Abstract 1982: Differentiating Patterns of Cardiac and Extra-cardiac Anomalies in Adults With Tetralogy of Fallot
Background Tetralogy of Fallot (TOF) is a complex Congenital Heart Disease (CHD) with clinical and genetic heterogeneity. The purpose of this study was to compare the clinical presentation of 3 TOF subgroups:
those with extra-cardiac phenotype suggestive of a genetic syndrome (Syndromic),
those without the extra-cardiac phenotype (Nonsyndromic),
those with a known genetic syndrome (22q11 deletion syndrome; 22q11DS).
Methods Adults (≥18 years) with TOF seen in our clinic and who had undergone prospective clinical genetic screening were included. Patients were categorized as “Syndromic” if they met at least two of the three criteria previously validated to select for 22q11DS: dysmorphic facies, learning difficulties and hypernasal voice, but without 22q11DS or another known syndrome. Retrospective chart review provided lifetime information on cardiac and extra-cardiac features. Clinical characteristics of the 3 groups were compared using student’s t-test, Chi square and Kruskal-Wallis tests.

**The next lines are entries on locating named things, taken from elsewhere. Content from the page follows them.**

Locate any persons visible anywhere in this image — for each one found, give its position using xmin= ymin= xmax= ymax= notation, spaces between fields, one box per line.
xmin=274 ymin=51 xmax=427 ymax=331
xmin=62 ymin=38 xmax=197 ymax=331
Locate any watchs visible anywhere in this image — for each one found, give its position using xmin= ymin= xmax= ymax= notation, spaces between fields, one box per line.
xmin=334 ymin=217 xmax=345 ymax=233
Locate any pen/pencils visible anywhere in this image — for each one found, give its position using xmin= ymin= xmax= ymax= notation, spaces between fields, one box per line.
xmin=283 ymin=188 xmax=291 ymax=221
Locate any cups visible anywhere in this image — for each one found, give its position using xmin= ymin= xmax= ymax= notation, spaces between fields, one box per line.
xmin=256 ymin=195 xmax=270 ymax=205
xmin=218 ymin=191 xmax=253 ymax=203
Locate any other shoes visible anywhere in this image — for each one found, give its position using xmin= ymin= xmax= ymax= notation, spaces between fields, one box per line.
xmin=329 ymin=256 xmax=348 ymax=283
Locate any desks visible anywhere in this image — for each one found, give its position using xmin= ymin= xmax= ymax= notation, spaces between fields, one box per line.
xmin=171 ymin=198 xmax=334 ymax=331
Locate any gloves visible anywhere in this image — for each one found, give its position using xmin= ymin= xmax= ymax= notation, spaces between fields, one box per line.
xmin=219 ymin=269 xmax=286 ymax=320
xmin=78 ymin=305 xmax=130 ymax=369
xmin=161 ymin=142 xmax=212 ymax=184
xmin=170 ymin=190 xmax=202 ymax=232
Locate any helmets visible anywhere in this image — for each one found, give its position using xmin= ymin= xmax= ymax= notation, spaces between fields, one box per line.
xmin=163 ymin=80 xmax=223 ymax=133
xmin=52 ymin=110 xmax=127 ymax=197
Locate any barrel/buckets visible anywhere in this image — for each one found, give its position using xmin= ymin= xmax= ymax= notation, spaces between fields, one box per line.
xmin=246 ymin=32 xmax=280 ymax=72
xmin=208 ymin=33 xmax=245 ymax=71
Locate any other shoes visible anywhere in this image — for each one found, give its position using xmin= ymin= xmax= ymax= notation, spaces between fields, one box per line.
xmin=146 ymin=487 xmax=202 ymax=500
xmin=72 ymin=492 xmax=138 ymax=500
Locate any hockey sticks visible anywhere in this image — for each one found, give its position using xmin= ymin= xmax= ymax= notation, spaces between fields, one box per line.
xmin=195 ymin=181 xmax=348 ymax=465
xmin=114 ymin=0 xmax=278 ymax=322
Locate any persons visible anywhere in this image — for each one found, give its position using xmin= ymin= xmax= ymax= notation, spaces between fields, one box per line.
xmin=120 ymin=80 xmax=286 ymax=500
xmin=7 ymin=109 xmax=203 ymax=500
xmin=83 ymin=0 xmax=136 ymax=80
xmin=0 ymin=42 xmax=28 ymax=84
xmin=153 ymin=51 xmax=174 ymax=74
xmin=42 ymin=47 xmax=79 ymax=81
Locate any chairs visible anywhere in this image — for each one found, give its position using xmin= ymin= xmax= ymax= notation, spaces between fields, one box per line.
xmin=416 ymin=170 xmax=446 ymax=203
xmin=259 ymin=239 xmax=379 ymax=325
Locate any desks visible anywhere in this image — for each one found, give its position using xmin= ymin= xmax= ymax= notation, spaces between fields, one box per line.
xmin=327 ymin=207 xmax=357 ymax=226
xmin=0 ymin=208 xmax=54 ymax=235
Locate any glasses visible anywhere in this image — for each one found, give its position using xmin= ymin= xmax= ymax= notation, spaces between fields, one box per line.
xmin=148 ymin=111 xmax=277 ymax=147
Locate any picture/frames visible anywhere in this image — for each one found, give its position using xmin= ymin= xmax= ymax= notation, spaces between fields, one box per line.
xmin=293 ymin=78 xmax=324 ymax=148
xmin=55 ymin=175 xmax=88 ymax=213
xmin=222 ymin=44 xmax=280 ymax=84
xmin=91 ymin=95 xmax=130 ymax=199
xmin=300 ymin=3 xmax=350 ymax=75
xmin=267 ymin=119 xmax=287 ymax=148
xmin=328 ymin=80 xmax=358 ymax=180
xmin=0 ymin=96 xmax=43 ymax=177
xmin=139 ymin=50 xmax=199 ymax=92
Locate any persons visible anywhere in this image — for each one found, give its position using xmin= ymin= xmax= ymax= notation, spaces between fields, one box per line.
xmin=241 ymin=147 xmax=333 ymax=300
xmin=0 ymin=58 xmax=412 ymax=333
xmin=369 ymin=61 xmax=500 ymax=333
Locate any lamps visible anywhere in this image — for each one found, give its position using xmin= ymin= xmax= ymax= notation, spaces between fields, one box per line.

Results One hundred and seventy-five adults with TOF (93 male, 82 female) were included: 58 Syndromic (mean age 37±10 years), 90 Nonsyndromic (mean age 39±11 years) and 27 with 22q11DS (mean age 30±7 years). Comparing Syndromic vs. Nonsyndromic subgroups, 88% vs. 24% had dysmorphic facies, 65% vs. 1% hypernasal voice, and 88% vs. 10% learning difficulties, respectively. Results are shown in the Table⇓ below.
Conclusion The results demonstrate that clinical genetic screening can identify a Syndromic group of TOF patients with a distinct pattern of cardiac, extra-cardiac and later-onset conditions which require treatment. An awareness of these phenotypes is important for the clinician because of the multisystem nature of this disorder. Genome-wide microarrays may delineate the underlying molecular anomalies.